• LIST OF TASKS
(a) Please translate this sentence from the book review below into Spanish: "This advertisement for the higher ignorance was notable mostly for its candor."
(b) From the book review below, reproduce word for word the stretch from "It is in line" through "but also linked.".

• DOCUMENT TEXT

Smiling Through the Cultural Catastrophe: Toward the Revival of Higher Education
by Jeffrey Hart
Yale. 261 pp. $26.95
Several months ago, the New York Times cultural correspondent Emily Eakin wrote a piece for her newspaper’s education supplement describing her own fairly recent college career. Although she majored in literature at a seemingly prominent (but unnamed) university, she graduated, she tells us proudly, “without having read for credit the Odyssey, Paradise Lost, a single play by Shakespeare, or a single novel by Jane Austen, George Eliot, or Henry James.” Instead, she “was breaking new ground” by taking courses like “Feminist Literary Criticism” and “Women and the Avant-Garde,” and by reading critics like Jacques Derrida and Paul de Man, novelists like Thomas Pynchon, and Les Guérrillères, which she identifies as “a lyrical fantasy about a society without men by the French radical lesbian Monique Wittig.”
This advertisement for the higher ignorance was notable mostly for its candor. Usually, proponents of current academic trends like to insist (against all evidence) that the classic works are holding their own even as newer and usually inferior tides crowd into the curriculum in response to the demands of political correctness and America’s new “diversity.” But the steady, decades-long assault on the cultural heritage of Western civilization has also had one interesting countereffect: a few true stalwarts of traditional education have been roused to set down, often in personal terms, their own understanding and appreciation of the culture under attack. Recent examples include Alvin Kernan’s intellectual memoir, In Plato’s Cave (1999) and Jacques Barzun’s comprehensive history, From Dawn to Decadence: 500 Years of Western Cultural Life (2000).
Now Jeffrey Hart has come forth with this lively and highly enjoyable sojourn through some of the greatest of the Great Books. Centered on texts that Hart first read decades ago as an undergraduate at Columbia and then taught many times over in his long career as a professor at Dartmouth, this book is ideal sustenance for anyone who, unlike the cultural correspondent of the Times, is wise enough to know that he does not know.
In the first part of the book, “The Grand Narrative,” Hart traces a dichotomy that he sees at the very base of Western culture, and that he sums up in the twin names of Athens and Jerusalem. Athens, in Hart’s formulation, represents that aspiration to truth through reason which found its first sustained expression among the Greeks; Jerusalem, that aspiration to holiness through adherence to revelation which is embodied in Scripture. These two approaches, writes Hart (following the philosopher Leo Strauss), are never to be reconciled, but also never to be divorced, for Western man knows too much to be a skeptic and too little to be an absolutist. Behind them, indeed, lies the assumption of a single truth to which each in its own way aspires. The dialectical tension between them is what has given rise, finally, to the vigorous and purposeful freedom of thought that has uniquely shaped our culture.
It is in line with these insights that Hart points us, for example, to the (dialectical) relation between the Homeric epics and the Bible, even going so far as to characterize the Pentateuch, the first five books of the Hebrew Bible, as a “Mosead.” As the Iliad crystallizes in the hero Achilles the code of warrior virtues prized by the archaic Hellenic civilization, out of which emerged the Athens of the philosophers, so the story of Moses, “another Bronze Age hero,” advances a code of disciplined behavior under a stringent monotheism. In time, both Socrates and Jesus would avail themselves of these ancient templates of their respective traditions, fashioning them into new standards of aspiration and conduct, disparate but also linked.

• DATA SUPPLIED
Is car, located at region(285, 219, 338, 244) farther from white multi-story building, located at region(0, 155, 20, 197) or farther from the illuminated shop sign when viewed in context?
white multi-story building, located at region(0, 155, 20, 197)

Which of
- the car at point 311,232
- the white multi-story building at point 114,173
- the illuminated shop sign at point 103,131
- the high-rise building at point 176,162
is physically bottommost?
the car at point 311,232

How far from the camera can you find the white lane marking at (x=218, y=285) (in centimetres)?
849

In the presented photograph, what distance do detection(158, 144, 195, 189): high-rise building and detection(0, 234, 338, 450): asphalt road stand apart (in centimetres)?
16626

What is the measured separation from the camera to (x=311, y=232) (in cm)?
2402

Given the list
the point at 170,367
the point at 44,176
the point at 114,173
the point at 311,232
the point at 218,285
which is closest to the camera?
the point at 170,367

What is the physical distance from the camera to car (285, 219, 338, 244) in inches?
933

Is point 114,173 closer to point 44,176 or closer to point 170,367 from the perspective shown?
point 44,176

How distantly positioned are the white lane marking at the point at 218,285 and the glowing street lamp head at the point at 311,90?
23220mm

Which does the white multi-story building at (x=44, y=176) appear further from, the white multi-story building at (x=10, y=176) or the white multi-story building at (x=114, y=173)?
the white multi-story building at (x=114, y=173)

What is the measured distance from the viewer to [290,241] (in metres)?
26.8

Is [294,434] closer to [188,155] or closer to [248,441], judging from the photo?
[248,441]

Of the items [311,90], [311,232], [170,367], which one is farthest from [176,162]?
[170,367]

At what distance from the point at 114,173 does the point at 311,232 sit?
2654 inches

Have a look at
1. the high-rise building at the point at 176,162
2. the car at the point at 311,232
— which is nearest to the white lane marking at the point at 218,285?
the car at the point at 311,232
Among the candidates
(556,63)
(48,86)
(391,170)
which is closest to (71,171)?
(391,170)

• RESPONSE LIST
(a) Este anuncio de la ignorancia superior destacaba sobre todo por su franqueza.

(b)
It is in line with these insights that Hart points us, for example, to the (dialectical) relation between the Homeric epics and the Bible, even going so far as to characterize the Pentateuch, the first five books of the Hebrew Bible, as a “Mosead.” As the Iliad crystallizes in the hero Achilles the code of warrior virtues prized by the archaic Hellenic civilization, out of which emerged the Athens of the philosophers, so the story of Moses, “another Bronze Age hero,” advances a code of disciplined behavior under a stringent monotheism. In time, both Socrates and Jesus would avail themselves of these ancient templates of their respective traditions, fashioning them into new standards of aspiration and conduct, disparate but also linked.